Short task: The data below is to be returned in full and exactly.

::::::::::

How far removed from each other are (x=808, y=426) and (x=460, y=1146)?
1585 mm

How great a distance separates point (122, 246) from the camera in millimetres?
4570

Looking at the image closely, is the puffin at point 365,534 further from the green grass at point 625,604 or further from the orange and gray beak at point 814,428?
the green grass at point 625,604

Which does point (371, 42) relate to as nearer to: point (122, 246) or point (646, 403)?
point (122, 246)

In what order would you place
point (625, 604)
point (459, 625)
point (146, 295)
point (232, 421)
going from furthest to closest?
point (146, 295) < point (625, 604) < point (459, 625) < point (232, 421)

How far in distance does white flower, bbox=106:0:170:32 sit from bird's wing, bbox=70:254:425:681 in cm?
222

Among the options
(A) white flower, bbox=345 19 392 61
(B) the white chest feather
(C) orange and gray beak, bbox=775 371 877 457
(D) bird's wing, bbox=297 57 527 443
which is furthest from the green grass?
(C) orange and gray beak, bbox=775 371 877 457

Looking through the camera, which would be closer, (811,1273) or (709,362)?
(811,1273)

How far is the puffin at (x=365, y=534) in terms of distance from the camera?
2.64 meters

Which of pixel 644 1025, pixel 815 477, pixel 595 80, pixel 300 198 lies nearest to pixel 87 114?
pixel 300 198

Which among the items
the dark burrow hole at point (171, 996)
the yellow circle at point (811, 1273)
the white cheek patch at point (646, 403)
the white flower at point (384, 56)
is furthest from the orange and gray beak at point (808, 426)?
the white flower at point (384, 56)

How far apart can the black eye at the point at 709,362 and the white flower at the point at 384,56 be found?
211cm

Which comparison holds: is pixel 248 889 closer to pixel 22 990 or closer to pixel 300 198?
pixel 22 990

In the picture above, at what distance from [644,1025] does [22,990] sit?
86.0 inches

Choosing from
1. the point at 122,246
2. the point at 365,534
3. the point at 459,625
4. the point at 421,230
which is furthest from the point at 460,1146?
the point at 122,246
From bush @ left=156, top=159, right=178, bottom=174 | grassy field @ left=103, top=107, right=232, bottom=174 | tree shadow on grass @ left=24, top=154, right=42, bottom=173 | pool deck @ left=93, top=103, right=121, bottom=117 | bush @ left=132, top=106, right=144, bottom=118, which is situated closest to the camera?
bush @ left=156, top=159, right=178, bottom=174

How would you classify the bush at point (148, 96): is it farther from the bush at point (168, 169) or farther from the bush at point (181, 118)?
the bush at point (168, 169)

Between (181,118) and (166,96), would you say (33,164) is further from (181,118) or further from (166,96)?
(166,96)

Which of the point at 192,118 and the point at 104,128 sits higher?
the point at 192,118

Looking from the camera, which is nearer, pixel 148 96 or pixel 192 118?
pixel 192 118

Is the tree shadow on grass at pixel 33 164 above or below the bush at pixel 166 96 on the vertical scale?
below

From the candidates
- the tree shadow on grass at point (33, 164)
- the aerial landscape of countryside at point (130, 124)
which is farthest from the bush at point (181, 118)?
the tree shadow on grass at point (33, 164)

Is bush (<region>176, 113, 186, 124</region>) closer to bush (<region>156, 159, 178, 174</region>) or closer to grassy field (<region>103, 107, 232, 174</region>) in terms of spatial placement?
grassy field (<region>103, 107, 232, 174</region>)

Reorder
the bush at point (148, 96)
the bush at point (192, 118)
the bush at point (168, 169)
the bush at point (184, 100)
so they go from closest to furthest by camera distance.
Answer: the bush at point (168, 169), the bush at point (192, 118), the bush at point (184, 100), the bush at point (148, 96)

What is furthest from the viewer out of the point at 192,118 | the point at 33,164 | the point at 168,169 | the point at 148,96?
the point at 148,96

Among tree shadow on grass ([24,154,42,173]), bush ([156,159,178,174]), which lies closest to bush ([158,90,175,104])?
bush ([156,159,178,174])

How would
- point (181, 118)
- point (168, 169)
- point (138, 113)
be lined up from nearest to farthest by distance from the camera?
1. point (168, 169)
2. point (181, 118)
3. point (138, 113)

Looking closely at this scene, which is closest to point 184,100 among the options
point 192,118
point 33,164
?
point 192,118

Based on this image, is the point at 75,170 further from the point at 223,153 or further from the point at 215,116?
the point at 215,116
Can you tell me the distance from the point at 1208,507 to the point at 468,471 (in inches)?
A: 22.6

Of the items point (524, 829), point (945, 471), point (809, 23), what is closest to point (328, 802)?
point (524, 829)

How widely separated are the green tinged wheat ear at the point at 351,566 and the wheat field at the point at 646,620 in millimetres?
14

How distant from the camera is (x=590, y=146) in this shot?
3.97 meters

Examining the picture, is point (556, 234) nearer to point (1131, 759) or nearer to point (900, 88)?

::::::::::

Exercise solution:
How far removed from each other are (x=808, y=426) and (x=460, y=1146)?
1585 mm

How great a distance separates point (122, 246) from the camera in millimetres?
4570

Looking at the image closely, is the puffin at point 365,534 further from the green grass at point 625,604 or further from the orange and gray beak at point 814,428?
the green grass at point 625,604

Which does point (371, 42) relate to as nearer to: point (122, 246) or point (646, 403)?
point (122, 246)

In what order would you place
point (625, 604)
point (459, 625)
point (146, 295)
point (232, 421)
going from furthest to closest?
point (146, 295) < point (625, 604) < point (459, 625) < point (232, 421)

How far in distance does white flower, bbox=106:0:170:32 sit from bird's wing, bbox=70:254:425:681 in cm?
222

Among the options
(A) white flower, bbox=345 19 392 61
(B) the white chest feather
(C) orange and gray beak, bbox=775 371 877 457
(D) bird's wing, bbox=297 57 527 443
which is furthest from the green grass?
(C) orange and gray beak, bbox=775 371 877 457

Looking through the camera, which would be closer, (811,1273) or (709,362)?
(811,1273)

How far is the puffin at (x=365, y=534) in terms of distance from the camera?
2.64 meters

Which of pixel 644 1025, pixel 815 477, pixel 595 80, pixel 300 198 lies nearest to pixel 87 114?
pixel 300 198

Which among the items
the dark burrow hole at point (171, 996)
the yellow circle at point (811, 1273)
the white cheek patch at point (646, 403)
the white flower at point (384, 56)
is furthest from the orange and gray beak at point (808, 426)?
the white flower at point (384, 56)

How far apart can the black eye at the point at 709,362 and the white flower at the point at 384,56 be found?
211cm

Which comparison holds: is pixel 248 889 closer to pixel 22 990 or closer to pixel 300 198?
pixel 22 990

In the picture above, at what distance from [644,1025] does [22,990] sit?
86.0 inches

Choosing from
1. the point at 122,246
2. the point at 365,534
3. the point at 459,625
4. the point at 421,230
which is furthest from the point at 460,1146?
the point at 122,246
From bush @ left=156, top=159, right=178, bottom=174 | grassy field @ left=103, top=107, right=232, bottom=174 | tree shadow on grass @ left=24, top=154, right=42, bottom=173 | pool deck @ left=93, top=103, right=121, bottom=117 | bush @ left=132, top=106, right=144, bottom=118, which is situated closest to the camera?
bush @ left=156, top=159, right=178, bottom=174

How would you classify the bush at point (148, 96): is it farther from the bush at point (168, 169) or farther from the bush at point (181, 118)?
the bush at point (168, 169)

Between (181,118) and (166,96), would you say (33,164) is further from (181,118) or further from (166,96)?
(166,96)

Which of the point at 192,118 and the point at 104,128 sits higher?
the point at 192,118

Looking from the camera, which is nearer, pixel 148 96 or pixel 192 118?
pixel 192 118

Is the tree shadow on grass at pixel 33 164 above or below the bush at pixel 166 96 on the vertical scale?
below

From the candidates
- the tree shadow on grass at point (33, 164)
- the aerial landscape of countryside at point (130, 124)
which is farthest from the bush at point (181, 118)?
the tree shadow on grass at point (33, 164)

Is bush (<region>176, 113, 186, 124</region>) closer to bush (<region>156, 159, 178, 174</region>) or closer to grassy field (<region>103, 107, 232, 174</region>) in terms of spatial placement?
grassy field (<region>103, 107, 232, 174</region>)

Reorder
the bush at point (148, 96)
the bush at point (192, 118)
the bush at point (168, 169)
the bush at point (184, 100)
so they go from closest to furthest by camera distance.
Answer: the bush at point (168, 169), the bush at point (192, 118), the bush at point (184, 100), the bush at point (148, 96)

What is furthest from the viewer out of the point at 192,118 | the point at 33,164 | the point at 168,169 | the point at 148,96?
the point at 148,96

Among tree shadow on grass ([24,154,42,173]), bush ([156,159,178,174]), which lies closest to bush ([158,90,175,104])?
bush ([156,159,178,174])

How would
- point (181, 118)
- point (168, 169)
- point (138, 113)
be lined up from nearest to farthest by distance from the camera?
1. point (168, 169)
2. point (181, 118)
3. point (138, 113)

Looking closely at this scene, which is closest to point 184,100 among the options
point 192,118
point 33,164
?
point 192,118

Based on this image, is the point at 75,170 further from the point at 223,153 or further from the point at 215,116?
the point at 215,116
Can you tell me the distance from the point at 1208,507 to the point at 468,471 (in inches)?
A: 22.6

Of the items point (524, 829), point (945, 471), point (809, 23), what is closest to point (328, 802)?
point (524, 829)

How widely separated are the green tinged wheat ear at the point at 351,566 and the wheat field at the point at 646,620 in millimetres?
14

How distant from the camera is (x=590, y=146) in this shot?
3.97 meters

Examining the picture, is point (556, 234) nearer to point (1131, 759) or nearer to point (900, 88)?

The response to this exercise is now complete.